- Page extract:
We measure the sensitivity of our wholesale marketing, risk management, and trading mark-to-market energy contracts to potential changes in market prices using value at risk. Value at risk represents the potential pre-tax loss in the fair value of our wholesale marketing, risk management, and trading mark-to-market energy assets and liabilities over one and ten-day holding periods. We discuss value at risk in more detail in the Market Risk section of our 2006 Annual Report on Form 10-K.

        The table on the next page is the value at risk associated with our wholesale marketing, risk management, and trading operation's mark-to-market energy assets and liabilities, including both trading and non-trading activities.

        We discuss our mark-to-market results in more detail in the Competitive Supply section beginning on page 34.

52


 
  Quarter Ended
September 30, 2007


 
  (In millions)

99% Confidence Level,
One-Day Holding Period
     
  Average   $ 19.3
  High     26.8
95% Confidence Level, One-Day Holding Period      
  Average     14.7
  High     20.4
95% Confidence Level, Ten-Day Holding Period      
  Average     46.5
  High     64.6

        The following table details our value at risk for the trading portion of our wholesale marketing, risk management, and trading mark-to-market energy assets and liabilities over a one-day holding period at a 99% confidence level for the third quarter of 2007:

 
  Quarter Ended
September 30, 2007


 
  (In millions)

- Listed entries:
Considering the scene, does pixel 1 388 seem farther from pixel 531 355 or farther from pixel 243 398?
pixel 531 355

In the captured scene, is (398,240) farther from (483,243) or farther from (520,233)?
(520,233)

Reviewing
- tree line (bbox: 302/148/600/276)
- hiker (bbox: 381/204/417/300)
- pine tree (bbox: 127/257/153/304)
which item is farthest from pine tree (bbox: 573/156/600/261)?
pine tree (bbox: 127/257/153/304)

---

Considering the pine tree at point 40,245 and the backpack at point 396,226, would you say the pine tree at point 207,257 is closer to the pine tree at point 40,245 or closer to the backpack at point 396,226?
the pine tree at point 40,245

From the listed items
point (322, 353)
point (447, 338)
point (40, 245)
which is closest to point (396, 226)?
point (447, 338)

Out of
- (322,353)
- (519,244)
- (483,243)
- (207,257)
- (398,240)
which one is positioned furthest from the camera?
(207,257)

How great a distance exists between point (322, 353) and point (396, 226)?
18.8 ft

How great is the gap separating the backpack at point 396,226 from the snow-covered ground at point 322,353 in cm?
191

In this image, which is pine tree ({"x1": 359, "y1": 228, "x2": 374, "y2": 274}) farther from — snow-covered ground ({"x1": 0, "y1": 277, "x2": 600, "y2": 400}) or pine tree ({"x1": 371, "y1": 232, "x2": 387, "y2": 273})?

--

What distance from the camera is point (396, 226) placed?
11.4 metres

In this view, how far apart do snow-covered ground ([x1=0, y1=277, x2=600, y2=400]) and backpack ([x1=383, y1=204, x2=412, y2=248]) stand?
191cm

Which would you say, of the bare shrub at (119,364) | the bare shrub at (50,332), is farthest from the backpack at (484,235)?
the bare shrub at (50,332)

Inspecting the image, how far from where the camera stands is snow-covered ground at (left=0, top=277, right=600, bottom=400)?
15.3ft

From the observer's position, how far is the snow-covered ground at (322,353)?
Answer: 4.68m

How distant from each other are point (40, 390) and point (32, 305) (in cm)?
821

- Exercises to complete:
**a.** According to the value at risk excerpt, over what holding periods does value at risk show the potential pre-tax loss?
**b.** Using the value at risk excerpt, explain why value at risk is measured and what it represents.
**c.** Update the value at risk excerpt from "We measure the" to "beginning on page 34.", putting "after-tax" in place of "pre-tax".

- Answers for this exercise:
**a.** Over one-day and ten-day holding periods.

**b.** Value at risk is used to measure how sensitive the wholesale marketing, risk management, and trading mark-to-market energy contracts are to possible changes in market prices. It represents the potential pre-tax loss in the fair value of those energy assets and liabilities over one-day and ten-day holding periods.

**c.**
We measure the sensitivity of our wholesale marketing, risk management, and trading mark-to-market energy contracts to potential changes in market prices using value at risk. Value at risk represents the potential after-tax loss in the fair value of our wholesale marketing, risk management, and trading mark-to-market energy assets and liabilities over one and ten-day holding periods. We discuss value at risk in more detail in the Market Risk section of our 2006 Annual Report on Form 10-K.

        The table on the next page is the value at risk associated with our wholesale marketing, risk management, and trading operation's mark-to-market energy assets and liabilities, including both trading and non-trading activities.

        We discuss our mark-to-market results in more detail in the Competitive Supply section beginning on page 34.